- Records from a dataset:
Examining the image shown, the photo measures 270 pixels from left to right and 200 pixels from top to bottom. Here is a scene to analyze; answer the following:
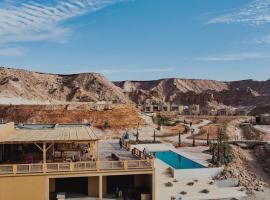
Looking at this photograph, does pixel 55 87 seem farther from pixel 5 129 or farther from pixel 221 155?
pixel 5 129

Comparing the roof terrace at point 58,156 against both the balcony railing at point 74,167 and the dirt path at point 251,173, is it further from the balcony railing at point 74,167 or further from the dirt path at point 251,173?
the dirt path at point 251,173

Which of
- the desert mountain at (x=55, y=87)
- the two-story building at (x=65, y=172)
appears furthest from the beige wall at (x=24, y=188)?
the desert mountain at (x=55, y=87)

...

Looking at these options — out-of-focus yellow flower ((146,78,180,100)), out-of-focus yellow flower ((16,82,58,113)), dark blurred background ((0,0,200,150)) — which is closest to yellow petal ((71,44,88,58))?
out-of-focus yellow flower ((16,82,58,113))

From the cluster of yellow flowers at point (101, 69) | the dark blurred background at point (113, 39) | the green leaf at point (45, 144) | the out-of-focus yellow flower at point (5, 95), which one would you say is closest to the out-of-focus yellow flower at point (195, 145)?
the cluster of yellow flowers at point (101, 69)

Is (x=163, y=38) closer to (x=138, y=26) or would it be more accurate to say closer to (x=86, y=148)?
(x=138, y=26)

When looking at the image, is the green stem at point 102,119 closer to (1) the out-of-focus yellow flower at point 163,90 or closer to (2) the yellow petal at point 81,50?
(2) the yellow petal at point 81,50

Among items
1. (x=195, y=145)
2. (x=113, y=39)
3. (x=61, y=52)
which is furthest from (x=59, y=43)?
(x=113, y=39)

- Task objective:
Return every line of the records above that contains the word "dirt".

- Solved exercise:
Comparing the roof terrace at point 58,156 against both the balcony railing at point 74,167 and the dirt path at point 251,173, is it further from the balcony railing at point 74,167 or further from the dirt path at point 251,173?
the dirt path at point 251,173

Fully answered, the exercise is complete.